== Data excerpts

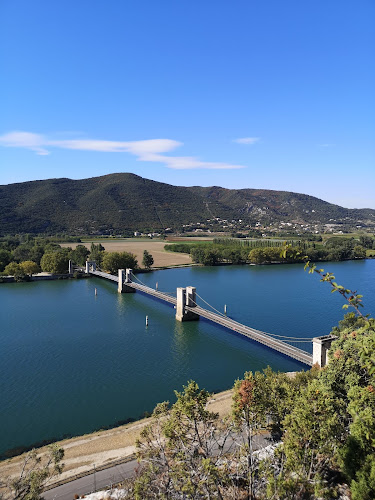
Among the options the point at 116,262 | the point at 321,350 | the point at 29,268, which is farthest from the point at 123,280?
the point at 321,350

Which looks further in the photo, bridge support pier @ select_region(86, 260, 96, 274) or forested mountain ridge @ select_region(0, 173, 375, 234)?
forested mountain ridge @ select_region(0, 173, 375, 234)

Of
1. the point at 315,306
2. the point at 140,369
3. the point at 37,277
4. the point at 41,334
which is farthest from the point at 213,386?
the point at 37,277

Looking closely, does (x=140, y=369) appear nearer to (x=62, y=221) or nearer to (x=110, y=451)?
(x=110, y=451)

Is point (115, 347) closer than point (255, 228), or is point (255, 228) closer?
point (115, 347)

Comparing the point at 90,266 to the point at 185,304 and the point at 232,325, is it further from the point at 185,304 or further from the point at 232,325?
the point at 232,325

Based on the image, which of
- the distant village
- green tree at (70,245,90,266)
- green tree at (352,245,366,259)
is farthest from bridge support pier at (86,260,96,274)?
the distant village

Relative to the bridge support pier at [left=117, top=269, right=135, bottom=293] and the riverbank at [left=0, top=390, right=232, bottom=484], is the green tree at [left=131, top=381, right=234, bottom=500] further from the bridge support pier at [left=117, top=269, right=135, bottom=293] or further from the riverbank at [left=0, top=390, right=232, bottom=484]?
the bridge support pier at [left=117, top=269, right=135, bottom=293]
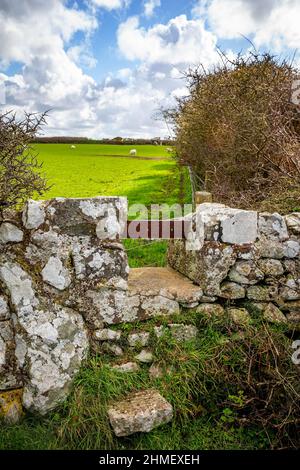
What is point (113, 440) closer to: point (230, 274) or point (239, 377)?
point (239, 377)

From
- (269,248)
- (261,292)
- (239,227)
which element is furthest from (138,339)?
(269,248)

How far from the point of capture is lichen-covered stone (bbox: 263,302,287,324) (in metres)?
4.07

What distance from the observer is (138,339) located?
3.84 metres

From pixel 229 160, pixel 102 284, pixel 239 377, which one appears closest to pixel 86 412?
pixel 102 284

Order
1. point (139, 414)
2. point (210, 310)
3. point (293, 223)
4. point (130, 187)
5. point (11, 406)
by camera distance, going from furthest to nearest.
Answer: point (130, 187) → point (293, 223) → point (210, 310) → point (11, 406) → point (139, 414)

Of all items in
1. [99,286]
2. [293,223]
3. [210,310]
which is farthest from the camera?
[293,223]

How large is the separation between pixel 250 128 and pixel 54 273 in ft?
15.7

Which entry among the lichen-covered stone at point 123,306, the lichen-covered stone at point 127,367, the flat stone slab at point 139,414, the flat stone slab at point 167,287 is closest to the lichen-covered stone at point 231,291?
the flat stone slab at point 167,287

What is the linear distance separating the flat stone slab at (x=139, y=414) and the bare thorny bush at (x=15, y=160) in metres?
2.09

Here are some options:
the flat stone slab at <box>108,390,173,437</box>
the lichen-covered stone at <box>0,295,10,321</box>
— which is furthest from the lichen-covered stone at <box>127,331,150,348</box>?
the lichen-covered stone at <box>0,295,10,321</box>

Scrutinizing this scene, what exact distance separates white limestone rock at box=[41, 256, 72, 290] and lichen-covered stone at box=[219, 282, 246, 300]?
5.27 ft

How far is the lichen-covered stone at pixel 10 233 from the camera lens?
363 centimetres

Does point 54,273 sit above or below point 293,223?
below

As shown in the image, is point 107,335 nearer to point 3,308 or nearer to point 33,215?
point 3,308
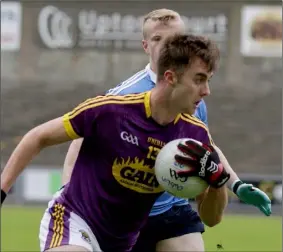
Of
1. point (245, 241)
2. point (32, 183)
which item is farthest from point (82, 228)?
point (32, 183)

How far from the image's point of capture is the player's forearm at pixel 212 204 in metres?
5.11

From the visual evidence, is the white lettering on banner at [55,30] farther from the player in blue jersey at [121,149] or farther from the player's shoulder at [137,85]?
the player in blue jersey at [121,149]

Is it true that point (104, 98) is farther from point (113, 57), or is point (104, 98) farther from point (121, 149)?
point (113, 57)

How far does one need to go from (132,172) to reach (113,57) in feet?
92.9

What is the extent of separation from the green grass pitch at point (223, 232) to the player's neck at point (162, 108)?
7844 millimetres

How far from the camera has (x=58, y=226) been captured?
4969mm

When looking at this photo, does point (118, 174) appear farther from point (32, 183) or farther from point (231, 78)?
point (231, 78)

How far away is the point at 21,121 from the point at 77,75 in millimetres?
2960

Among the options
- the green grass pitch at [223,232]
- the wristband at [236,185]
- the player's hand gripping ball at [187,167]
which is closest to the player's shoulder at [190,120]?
the player's hand gripping ball at [187,167]

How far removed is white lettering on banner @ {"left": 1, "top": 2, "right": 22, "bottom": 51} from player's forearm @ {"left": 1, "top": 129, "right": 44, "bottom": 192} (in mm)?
27593

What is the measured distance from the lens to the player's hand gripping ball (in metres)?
4.75

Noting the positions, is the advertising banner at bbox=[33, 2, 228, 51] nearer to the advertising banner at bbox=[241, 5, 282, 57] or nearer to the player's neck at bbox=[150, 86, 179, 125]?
the advertising banner at bbox=[241, 5, 282, 57]

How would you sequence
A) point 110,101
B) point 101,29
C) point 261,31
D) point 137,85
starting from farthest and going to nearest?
point 101,29, point 261,31, point 137,85, point 110,101

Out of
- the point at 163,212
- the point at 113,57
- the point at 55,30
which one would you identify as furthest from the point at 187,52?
the point at 55,30
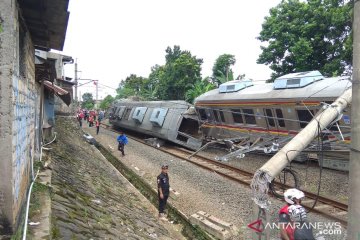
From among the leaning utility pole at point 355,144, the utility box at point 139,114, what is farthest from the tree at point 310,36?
the leaning utility pole at point 355,144

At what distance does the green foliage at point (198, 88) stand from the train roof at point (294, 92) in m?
14.3

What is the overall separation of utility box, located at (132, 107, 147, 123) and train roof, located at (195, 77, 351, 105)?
7.55m

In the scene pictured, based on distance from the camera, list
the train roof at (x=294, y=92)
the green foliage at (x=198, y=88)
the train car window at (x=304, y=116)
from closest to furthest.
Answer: the train roof at (x=294, y=92)
the train car window at (x=304, y=116)
the green foliage at (x=198, y=88)

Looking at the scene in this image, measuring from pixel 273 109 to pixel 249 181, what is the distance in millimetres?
3915

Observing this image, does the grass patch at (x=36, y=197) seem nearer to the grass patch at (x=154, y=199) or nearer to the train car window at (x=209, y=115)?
the grass patch at (x=154, y=199)

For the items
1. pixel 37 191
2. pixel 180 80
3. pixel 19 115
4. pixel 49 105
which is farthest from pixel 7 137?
pixel 180 80

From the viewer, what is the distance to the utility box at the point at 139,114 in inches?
977

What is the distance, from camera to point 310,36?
74.4 feet

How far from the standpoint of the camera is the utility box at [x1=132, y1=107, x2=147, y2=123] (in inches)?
977

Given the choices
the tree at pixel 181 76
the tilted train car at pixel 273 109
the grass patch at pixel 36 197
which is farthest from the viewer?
the tree at pixel 181 76

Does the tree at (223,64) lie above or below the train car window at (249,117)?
above

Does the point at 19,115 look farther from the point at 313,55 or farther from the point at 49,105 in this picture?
the point at 313,55

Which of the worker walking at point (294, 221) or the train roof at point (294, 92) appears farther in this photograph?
the train roof at point (294, 92)

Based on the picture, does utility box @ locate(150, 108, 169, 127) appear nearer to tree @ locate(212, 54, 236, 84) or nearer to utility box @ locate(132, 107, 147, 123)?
utility box @ locate(132, 107, 147, 123)
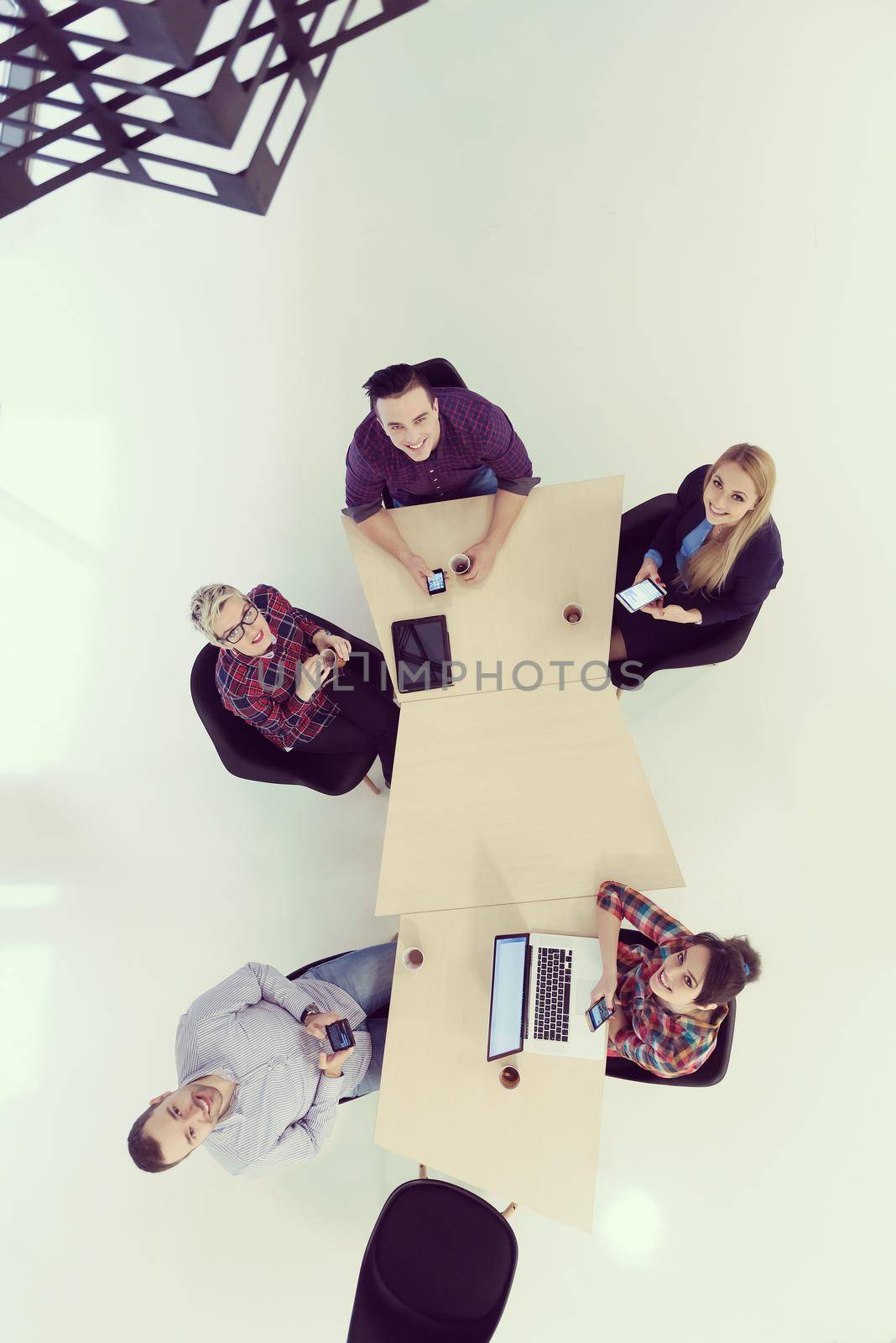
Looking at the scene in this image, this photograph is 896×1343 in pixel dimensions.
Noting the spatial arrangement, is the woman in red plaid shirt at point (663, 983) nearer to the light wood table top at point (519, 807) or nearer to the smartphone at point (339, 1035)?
the light wood table top at point (519, 807)

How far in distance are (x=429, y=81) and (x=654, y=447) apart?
7.39 feet

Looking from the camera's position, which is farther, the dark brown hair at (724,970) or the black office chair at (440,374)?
the black office chair at (440,374)

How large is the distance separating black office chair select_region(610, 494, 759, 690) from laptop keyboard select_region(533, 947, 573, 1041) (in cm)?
105

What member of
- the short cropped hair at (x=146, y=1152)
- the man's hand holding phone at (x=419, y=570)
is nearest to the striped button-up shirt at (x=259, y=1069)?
the short cropped hair at (x=146, y=1152)

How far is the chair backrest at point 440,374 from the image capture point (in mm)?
2598

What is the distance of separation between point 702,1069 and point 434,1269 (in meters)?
0.99

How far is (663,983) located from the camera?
198 centimetres

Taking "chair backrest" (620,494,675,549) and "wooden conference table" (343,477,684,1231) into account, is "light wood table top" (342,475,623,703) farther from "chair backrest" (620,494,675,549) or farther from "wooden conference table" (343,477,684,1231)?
"chair backrest" (620,494,675,549)

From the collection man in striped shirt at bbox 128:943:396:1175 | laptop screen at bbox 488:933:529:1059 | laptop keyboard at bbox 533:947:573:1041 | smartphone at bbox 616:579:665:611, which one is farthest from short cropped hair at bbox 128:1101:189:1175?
smartphone at bbox 616:579:665:611

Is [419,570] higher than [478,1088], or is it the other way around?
[419,570]

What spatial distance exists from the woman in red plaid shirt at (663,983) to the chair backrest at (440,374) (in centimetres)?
175

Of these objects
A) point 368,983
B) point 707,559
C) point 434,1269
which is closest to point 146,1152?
point 368,983

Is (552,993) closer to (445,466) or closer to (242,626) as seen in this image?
(242,626)

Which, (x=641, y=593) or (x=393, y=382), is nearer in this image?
(x=393, y=382)
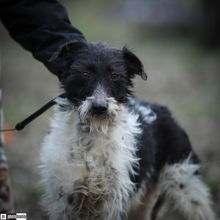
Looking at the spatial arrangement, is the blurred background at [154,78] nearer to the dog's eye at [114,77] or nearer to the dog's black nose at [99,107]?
the dog's eye at [114,77]

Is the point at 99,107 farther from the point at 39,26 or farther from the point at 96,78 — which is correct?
the point at 39,26

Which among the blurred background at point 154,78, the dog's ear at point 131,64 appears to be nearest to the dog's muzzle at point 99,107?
the dog's ear at point 131,64

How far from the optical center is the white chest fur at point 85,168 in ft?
8.85

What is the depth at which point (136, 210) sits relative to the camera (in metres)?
4.07

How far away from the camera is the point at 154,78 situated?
11141mm

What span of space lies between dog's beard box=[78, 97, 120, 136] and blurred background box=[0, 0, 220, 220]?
3.42 ft

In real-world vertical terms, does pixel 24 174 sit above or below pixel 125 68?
below

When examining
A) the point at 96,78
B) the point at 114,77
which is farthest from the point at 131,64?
the point at 96,78

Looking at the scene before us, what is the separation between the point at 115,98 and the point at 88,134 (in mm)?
515

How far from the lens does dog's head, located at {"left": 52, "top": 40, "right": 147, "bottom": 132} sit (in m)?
2.49

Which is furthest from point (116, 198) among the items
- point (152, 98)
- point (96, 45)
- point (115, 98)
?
point (152, 98)

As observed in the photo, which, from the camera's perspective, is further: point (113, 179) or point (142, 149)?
point (142, 149)

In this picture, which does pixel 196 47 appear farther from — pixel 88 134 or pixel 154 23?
pixel 88 134

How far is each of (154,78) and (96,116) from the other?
904 centimetres
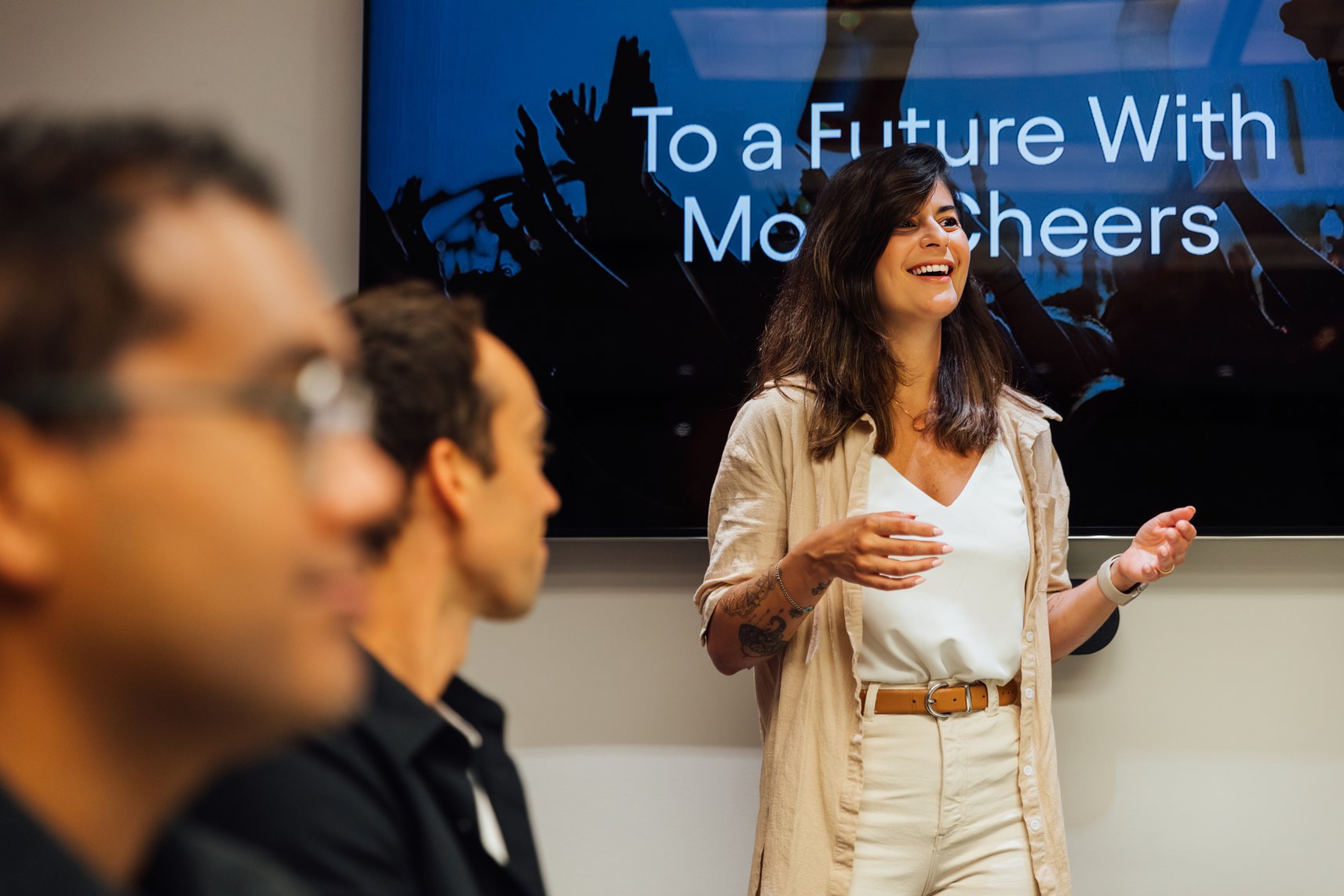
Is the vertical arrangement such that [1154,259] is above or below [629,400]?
above

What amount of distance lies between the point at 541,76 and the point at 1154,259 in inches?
55.0

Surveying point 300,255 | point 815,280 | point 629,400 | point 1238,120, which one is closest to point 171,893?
point 300,255

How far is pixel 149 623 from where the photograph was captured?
1.79 feet

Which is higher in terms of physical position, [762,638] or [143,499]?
[143,499]

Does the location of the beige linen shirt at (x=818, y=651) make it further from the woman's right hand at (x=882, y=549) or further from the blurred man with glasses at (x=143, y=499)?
the blurred man with glasses at (x=143, y=499)

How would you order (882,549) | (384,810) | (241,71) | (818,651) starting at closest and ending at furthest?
1. (384,810)
2. (882,549)
3. (818,651)
4. (241,71)

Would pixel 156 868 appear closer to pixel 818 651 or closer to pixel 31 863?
pixel 31 863

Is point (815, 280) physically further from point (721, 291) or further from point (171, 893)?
point (171, 893)

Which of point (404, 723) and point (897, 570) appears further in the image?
point (897, 570)

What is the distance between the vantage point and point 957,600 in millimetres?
2051

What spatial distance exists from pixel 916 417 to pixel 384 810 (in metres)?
1.39

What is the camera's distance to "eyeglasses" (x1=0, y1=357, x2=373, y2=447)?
0.53 meters

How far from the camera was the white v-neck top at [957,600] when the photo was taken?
2.02 meters

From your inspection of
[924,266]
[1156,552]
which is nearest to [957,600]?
[1156,552]
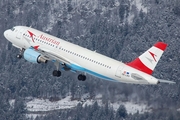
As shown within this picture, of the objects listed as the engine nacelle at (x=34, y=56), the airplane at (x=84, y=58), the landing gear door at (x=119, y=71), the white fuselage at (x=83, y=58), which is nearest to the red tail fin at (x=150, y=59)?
the airplane at (x=84, y=58)

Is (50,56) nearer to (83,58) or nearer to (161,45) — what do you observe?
(83,58)

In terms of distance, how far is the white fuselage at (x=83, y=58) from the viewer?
172875 mm

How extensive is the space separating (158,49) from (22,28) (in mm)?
26669

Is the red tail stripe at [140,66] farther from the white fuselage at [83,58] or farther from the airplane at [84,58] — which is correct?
the white fuselage at [83,58]

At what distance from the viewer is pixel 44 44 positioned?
599 ft

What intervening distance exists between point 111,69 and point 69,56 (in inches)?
345

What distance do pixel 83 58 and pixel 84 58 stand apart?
0.21m

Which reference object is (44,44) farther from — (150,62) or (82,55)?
(150,62)

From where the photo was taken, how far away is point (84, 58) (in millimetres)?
177750

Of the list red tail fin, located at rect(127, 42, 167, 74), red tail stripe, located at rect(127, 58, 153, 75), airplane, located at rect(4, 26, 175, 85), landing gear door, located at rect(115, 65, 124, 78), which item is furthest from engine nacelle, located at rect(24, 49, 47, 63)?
red tail fin, located at rect(127, 42, 167, 74)

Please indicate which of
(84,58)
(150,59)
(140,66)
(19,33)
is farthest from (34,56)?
(150,59)

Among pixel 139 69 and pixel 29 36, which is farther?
pixel 29 36

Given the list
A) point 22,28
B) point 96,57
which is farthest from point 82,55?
point 22,28

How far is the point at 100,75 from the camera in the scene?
176500mm
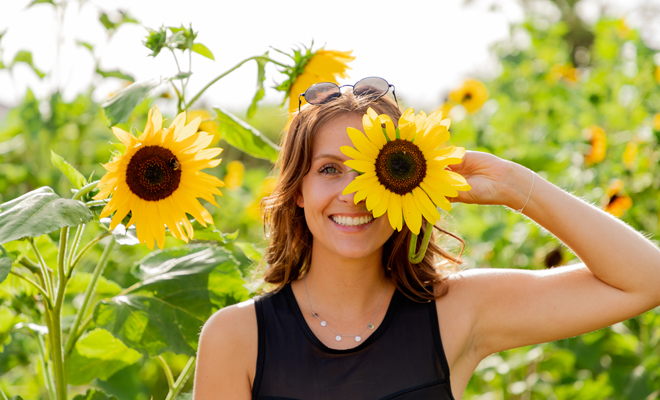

====

Challenge: Tally the lines of the listing above that contain the string "away", treating uppercase and lowercase as different, and give only the number.

Solution: 3